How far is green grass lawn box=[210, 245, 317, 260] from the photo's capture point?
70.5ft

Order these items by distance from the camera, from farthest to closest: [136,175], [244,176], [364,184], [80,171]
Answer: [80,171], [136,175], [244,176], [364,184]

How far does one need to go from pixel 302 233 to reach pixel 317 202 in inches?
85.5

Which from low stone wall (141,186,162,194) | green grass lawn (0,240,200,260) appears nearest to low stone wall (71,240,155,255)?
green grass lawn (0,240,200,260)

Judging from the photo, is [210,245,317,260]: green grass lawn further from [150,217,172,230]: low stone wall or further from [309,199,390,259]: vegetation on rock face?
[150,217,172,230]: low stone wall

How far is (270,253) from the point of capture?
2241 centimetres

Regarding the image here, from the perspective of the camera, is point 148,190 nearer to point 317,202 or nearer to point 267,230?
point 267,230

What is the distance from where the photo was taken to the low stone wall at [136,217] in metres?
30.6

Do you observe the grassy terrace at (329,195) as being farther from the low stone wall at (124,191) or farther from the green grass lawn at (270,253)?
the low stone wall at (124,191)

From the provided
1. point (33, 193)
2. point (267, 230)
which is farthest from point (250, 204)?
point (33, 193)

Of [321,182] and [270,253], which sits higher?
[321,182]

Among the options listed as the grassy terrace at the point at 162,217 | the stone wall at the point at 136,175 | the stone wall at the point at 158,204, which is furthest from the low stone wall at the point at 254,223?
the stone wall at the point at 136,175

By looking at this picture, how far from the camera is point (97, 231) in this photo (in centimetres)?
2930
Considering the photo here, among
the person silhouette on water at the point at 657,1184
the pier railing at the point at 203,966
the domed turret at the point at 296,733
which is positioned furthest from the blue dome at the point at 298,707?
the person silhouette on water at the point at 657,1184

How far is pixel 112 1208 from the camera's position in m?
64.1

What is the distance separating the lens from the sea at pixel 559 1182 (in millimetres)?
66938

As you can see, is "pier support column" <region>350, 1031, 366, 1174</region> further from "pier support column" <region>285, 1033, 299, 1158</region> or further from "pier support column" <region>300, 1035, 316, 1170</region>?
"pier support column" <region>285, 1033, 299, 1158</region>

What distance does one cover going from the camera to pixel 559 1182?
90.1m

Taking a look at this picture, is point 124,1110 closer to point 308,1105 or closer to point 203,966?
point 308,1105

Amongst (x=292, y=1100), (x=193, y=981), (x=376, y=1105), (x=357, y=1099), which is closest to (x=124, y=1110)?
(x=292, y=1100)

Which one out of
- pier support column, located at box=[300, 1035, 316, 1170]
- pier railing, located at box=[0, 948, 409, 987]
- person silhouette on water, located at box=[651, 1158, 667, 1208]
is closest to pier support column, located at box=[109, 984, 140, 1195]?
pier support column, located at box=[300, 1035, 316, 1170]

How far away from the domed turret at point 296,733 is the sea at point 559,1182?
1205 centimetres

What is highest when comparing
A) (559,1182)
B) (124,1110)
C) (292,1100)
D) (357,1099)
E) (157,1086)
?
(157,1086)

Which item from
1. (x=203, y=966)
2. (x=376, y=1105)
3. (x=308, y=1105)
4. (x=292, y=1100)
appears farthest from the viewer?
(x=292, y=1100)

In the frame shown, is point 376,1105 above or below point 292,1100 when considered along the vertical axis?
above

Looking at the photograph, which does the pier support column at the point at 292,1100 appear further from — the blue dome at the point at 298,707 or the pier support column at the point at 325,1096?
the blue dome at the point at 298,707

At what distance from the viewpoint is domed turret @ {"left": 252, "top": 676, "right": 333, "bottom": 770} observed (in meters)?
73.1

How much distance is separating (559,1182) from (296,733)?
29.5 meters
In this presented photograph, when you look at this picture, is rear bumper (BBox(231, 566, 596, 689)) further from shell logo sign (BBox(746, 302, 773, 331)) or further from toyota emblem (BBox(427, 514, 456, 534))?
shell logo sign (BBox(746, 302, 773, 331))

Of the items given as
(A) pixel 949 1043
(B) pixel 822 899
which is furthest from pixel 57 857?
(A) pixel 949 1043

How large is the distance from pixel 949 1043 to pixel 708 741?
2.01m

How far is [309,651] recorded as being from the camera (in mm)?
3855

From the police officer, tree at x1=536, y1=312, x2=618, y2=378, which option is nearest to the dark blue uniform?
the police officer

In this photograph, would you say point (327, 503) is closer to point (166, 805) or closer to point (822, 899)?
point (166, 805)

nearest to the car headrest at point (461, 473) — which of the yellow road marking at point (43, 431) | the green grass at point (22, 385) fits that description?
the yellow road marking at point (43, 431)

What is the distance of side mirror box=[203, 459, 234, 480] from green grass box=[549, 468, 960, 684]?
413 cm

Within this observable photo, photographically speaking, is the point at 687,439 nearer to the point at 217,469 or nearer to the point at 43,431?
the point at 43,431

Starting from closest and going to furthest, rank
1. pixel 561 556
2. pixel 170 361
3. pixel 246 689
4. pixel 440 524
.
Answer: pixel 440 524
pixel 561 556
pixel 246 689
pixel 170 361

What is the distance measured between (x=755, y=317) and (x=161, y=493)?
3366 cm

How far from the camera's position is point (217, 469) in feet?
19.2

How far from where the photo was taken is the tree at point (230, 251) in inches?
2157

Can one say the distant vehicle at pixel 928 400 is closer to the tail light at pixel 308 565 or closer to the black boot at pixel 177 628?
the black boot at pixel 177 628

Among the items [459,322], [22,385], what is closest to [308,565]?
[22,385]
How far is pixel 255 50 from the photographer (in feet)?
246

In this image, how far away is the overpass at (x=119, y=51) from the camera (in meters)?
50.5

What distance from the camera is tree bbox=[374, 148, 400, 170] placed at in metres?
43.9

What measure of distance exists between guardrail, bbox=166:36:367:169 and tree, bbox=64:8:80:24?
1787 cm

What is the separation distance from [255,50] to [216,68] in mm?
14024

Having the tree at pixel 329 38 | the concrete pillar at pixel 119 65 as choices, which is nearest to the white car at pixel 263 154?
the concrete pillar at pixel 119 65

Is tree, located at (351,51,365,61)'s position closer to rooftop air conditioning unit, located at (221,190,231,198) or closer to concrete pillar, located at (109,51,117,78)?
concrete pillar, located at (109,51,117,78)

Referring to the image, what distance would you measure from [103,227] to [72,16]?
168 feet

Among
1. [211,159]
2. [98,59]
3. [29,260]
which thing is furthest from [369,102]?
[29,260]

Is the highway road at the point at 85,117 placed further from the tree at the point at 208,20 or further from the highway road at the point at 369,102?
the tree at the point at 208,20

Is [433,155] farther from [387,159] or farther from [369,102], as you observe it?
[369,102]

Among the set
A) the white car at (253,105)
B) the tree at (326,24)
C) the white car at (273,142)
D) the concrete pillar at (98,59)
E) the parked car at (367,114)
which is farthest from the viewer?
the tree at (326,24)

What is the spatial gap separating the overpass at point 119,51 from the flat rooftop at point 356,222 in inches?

+++

BRIEF. Write out all of the records above exactly as they appear.

RESPONSE TO THIS EXERCISE.
How far is green grass lawn box=[210, 245, 317, 260] from the photo's capture point?
70.5ft

Order these items by distance from the camera, from farthest to closest: [136,175], [244,176], [364,184], [80,171]
Answer: [80,171], [136,175], [244,176], [364,184]

How far does one need to go from pixel 302 233 to reach pixel 317 202 in inches?
85.5

Which from low stone wall (141,186,162,194) | green grass lawn (0,240,200,260) appears nearest to low stone wall (71,240,155,255)?
green grass lawn (0,240,200,260)

Judging from the photo, is [210,245,317,260]: green grass lawn further from [150,217,172,230]: low stone wall or further from [309,199,390,259]: vegetation on rock face?
[150,217,172,230]: low stone wall

How far is (270,253) from the point of capture?
2241 centimetres

Regarding the image here, from the perspective of the camera, is point 148,190 nearer to point 317,202 or nearer to point 267,230?
point 267,230

What is the distance from where the photo was taken to the low stone wall at [136,217] in metres?
30.6

Do you observe the grassy terrace at (329,195) as being farther from the low stone wall at (124,191) or farther from the green grass lawn at (270,253)?
the low stone wall at (124,191)

From the provided
1. point (33, 193)
2. point (267, 230)
which is farthest from point (250, 204)?
point (33, 193)

Of [321,182] and [270,253], which sits higher?
[321,182]

Among the options listed as the grassy terrace at the point at 162,217 | the stone wall at the point at 136,175 | the stone wall at the point at 158,204, which is furthest from the low stone wall at the point at 254,223?
the stone wall at the point at 136,175

By looking at this picture, how far from the camera is point (97, 231) in this photo (in centimetres)?
2930
Considering the photo here, among
the person silhouette on water at the point at 657,1184
the pier railing at the point at 203,966
the domed turret at the point at 296,733
which is positioned furthest from the blue dome at the point at 298,707?
the person silhouette on water at the point at 657,1184

How far is pixel 112 1208 from the camera's position in m?
64.1

What is the distance separating the lens from the sea at pixel 559 1182 (in millimetres)?
66938

As you can see, is "pier support column" <region>350, 1031, 366, 1174</region> further from "pier support column" <region>285, 1033, 299, 1158</region> or further from "pier support column" <region>300, 1035, 316, 1170</region>?
"pier support column" <region>285, 1033, 299, 1158</region>

What distance does one cover going from the camera to pixel 559 1182?
90.1m

Taking a look at this picture, is point 124,1110 closer to point 308,1105 or closer to point 203,966?
point 308,1105

Amongst (x=292, y=1100), (x=193, y=981), (x=376, y=1105), (x=357, y=1099), which is closest to (x=124, y=1110)?
(x=292, y=1100)

Which one out of
- pier support column, located at box=[300, 1035, 316, 1170]
- pier railing, located at box=[0, 948, 409, 987]
- person silhouette on water, located at box=[651, 1158, 667, 1208]
is closest to pier support column, located at box=[109, 984, 140, 1195]?
pier support column, located at box=[300, 1035, 316, 1170]

How far away from the domed turret at point 296,733 is the sea at point 559,1182?
1205 centimetres

What is highest when comparing
A) (559,1182)
B) (124,1110)
C) (292,1100)
D) (357,1099)
E) (157,1086)
?
(157,1086)

Which item from
1. (x=203, y=966)
2. (x=376, y=1105)
3. (x=308, y=1105)
4. (x=292, y=1100)
appears farthest from the viewer?
(x=292, y=1100)

In the frame shown, is point 376,1105 above or below point 292,1100 when considered along the vertical axis?
above

Looking at the photograph, which does the pier support column at the point at 292,1100 appear further from — the blue dome at the point at 298,707 or the pier support column at the point at 325,1096?
the blue dome at the point at 298,707

At what distance from the viewpoint is domed turret @ {"left": 252, "top": 676, "right": 333, "bottom": 770} observed (in meters)?
73.1

How much distance is separating (559,1182) from (296,733)?
29.5 meters
In this presented photograph, when you look at this picture, is rear bumper (BBox(231, 566, 596, 689)) further from shell logo sign (BBox(746, 302, 773, 331)) or further from toyota emblem (BBox(427, 514, 456, 534))?
shell logo sign (BBox(746, 302, 773, 331))

Of the items given as
(A) pixel 949 1043
(B) pixel 822 899
which is furthest from pixel 57 857?
(A) pixel 949 1043

How large is the distance from pixel 949 1043 to pixel 708 741?
2.01m

How far is [309,651] recorded as being from the camera (in mm)?
3855

From the police officer, tree at x1=536, y1=312, x2=618, y2=378, which option is nearest to the dark blue uniform?
the police officer

In this photograph, would you say point (327, 503) is closer to point (166, 805) or closer to point (822, 899)?
point (166, 805)

nearest to the car headrest at point (461, 473) — which of the yellow road marking at point (43, 431) | the green grass at point (22, 385) fits that description?
the yellow road marking at point (43, 431)

What is the distance of side mirror box=[203, 459, 234, 480] from green grass box=[549, 468, 960, 684]?
413 cm

Within this observable photo, photographically speaking, is the point at 687,439 nearer to the point at 217,469 or nearer to the point at 43,431?
the point at 43,431

Starting from closest and going to furthest, rank
1. pixel 561 556
2. pixel 170 361
3. pixel 246 689
4. pixel 440 524
.
Answer: pixel 440 524
pixel 561 556
pixel 246 689
pixel 170 361

What is the distance measured between (x=755, y=317) and (x=161, y=493)?
3366 cm

How far from the camera's position is point (217, 469) in feet?
19.2

How far from where the photo was taken is the tree at point (230, 251) in inches?
2157

Can one say the distant vehicle at pixel 928 400 is closer to the tail light at pixel 308 565 or closer to the black boot at pixel 177 628?
the black boot at pixel 177 628

Among the items [459,322], [22,385], what is closest to [308,565]?
[22,385]
How far is pixel 255 50 from the photographer (in feet)?
246

In this image, how far away is the overpass at (x=119, y=51) from the camera (in meters)?
50.5

What distance from the camera is tree bbox=[374, 148, 400, 170] placed at in metres?
43.9

What measure of distance exists between guardrail, bbox=166:36:367:169 and tree, bbox=64:8:80:24?
1787 cm

What is the separation distance from [255,50] to [216,68] in mm?
14024

Having the tree at pixel 329 38 | the concrete pillar at pixel 119 65 as choices, which is nearest to the white car at pixel 263 154?
the concrete pillar at pixel 119 65

Is tree, located at (351,51,365,61)'s position closer to rooftop air conditioning unit, located at (221,190,231,198) or closer to concrete pillar, located at (109,51,117,78)?
concrete pillar, located at (109,51,117,78)

Referring to the image, what distance would you measure from [103,227] to [72,16]?
168 feet

Among
1. [211,159]
2. [98,59]
3. [29,260]
which thing is furthest from [369,102]?
[29,260]

Is the highway road at the point at 85,117 placed further from the tree at the point at 208,20 or further from the highway road at the point at 369,102?
the tree at the point at 208,20

Is [433,155] farther from [387,159] or farther from [369,102], as you observe it?
[369,102]

Among the set
A) the white car at (253,105)
B) the tree at (326,24)
C) the white car at (273,142)
D) the concrete pillar at (98,59)
E) the parked car at (367,114)
which is farthest from the viewer?
the tree at (326,24)

What is the spatial gap separating the overpass at point 119,51 from the flat rooftop at point 356,222 in inches?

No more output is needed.